Task objective:
Every line from the line containing "How far is point" through the final line of the data is to be printed exactly; no other line is to appear.

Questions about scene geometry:

• • • • •

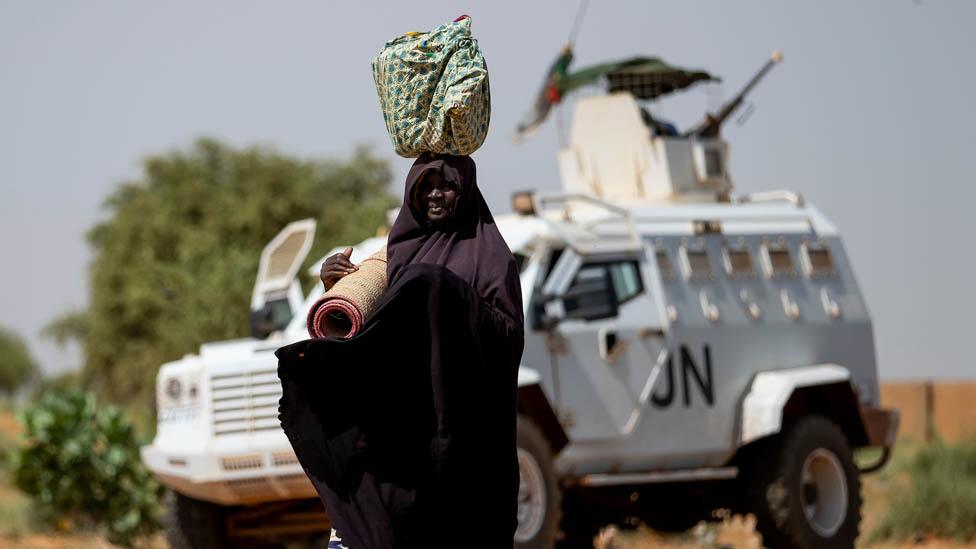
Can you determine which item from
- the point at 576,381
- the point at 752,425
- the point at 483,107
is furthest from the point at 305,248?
the point at 483,107

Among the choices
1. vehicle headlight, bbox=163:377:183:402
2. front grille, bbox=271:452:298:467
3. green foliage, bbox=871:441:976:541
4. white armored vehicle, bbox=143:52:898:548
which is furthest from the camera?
green foliage, bbox=871:441:976:541

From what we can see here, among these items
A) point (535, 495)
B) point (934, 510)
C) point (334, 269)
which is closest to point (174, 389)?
point (535, 495)

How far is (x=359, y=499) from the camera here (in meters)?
5.05

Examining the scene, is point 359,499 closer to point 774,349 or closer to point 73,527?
point 774,349

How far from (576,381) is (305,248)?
243 centimetres

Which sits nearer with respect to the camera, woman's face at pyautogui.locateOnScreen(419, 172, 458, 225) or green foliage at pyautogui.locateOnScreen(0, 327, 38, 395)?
woman's face at pyautogui.locateOnScreen(419, 172, 458, 225)

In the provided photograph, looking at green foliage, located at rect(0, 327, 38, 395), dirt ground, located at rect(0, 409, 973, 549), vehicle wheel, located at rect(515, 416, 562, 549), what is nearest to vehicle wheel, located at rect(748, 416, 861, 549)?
dirt ground, located at rect(0, 409, 973, 549)

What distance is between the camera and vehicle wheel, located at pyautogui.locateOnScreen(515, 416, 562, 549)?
33.2 feet

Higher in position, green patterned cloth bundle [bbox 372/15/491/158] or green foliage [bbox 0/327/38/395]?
green patterned cloth bundle [bbox 372/15/491/158]

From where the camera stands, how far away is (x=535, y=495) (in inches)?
400

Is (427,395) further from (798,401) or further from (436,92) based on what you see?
(798,401)

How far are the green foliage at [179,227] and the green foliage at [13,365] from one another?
24921 millimetres

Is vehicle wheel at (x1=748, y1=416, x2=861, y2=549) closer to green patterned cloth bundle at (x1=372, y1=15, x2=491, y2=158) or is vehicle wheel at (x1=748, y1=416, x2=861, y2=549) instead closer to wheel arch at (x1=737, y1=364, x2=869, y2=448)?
wheel arch at (x1=737, y1=364, x2=869, y2=448)

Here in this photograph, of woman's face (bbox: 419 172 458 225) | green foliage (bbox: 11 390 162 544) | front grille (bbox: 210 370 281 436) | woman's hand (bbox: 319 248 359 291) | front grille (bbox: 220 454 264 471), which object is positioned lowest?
green foliage (bbox: 11 390 162 544)
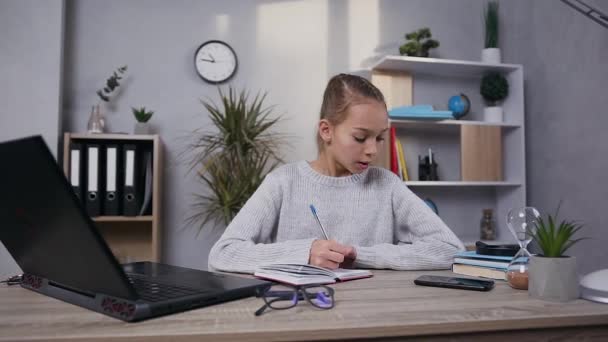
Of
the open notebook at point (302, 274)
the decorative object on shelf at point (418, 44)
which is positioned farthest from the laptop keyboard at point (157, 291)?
the decorative object on shelf at point (418, 44)

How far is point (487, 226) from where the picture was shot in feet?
10.2

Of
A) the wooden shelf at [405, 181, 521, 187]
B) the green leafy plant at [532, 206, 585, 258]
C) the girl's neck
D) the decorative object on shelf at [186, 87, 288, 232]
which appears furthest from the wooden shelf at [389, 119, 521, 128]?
the green leafy plant at [532, 206, 585, 258]

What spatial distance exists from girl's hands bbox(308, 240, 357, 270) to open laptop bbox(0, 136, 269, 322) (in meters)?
0.26

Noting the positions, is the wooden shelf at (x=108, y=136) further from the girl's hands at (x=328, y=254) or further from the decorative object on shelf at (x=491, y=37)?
the decorative object on shelf at (x=491, y=37)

• • • • •

Task answer:
How far is point (487, 226) from where the picture was shot in feet?
10.2

Of
A) the wooden shelf at [405, 181, 521, 187]
B) the green leafy plant at [532, 206, 585, 258]
C) the girl's neck
D) the decorative object on shelf at [186, 87, 288, 232]
which appears furthest from the wooden shelf at [389, 119, 521, 128]?
the green leafy plant at [532, 206, 585, 258]

What spatial distance exists from girl's hands bbox(308, 240, 357, 270) to open laptop bbox(0, 136, 269, 322) (in meters)?
0.26

Noting the positions, is the wooden shelf at (x=108, y=136) further from the girl's hands at (x=328, y=254) or further from the decorative object on shelf at (x=491, y=37)?
the decorative object on shelf at (x=491, y=37)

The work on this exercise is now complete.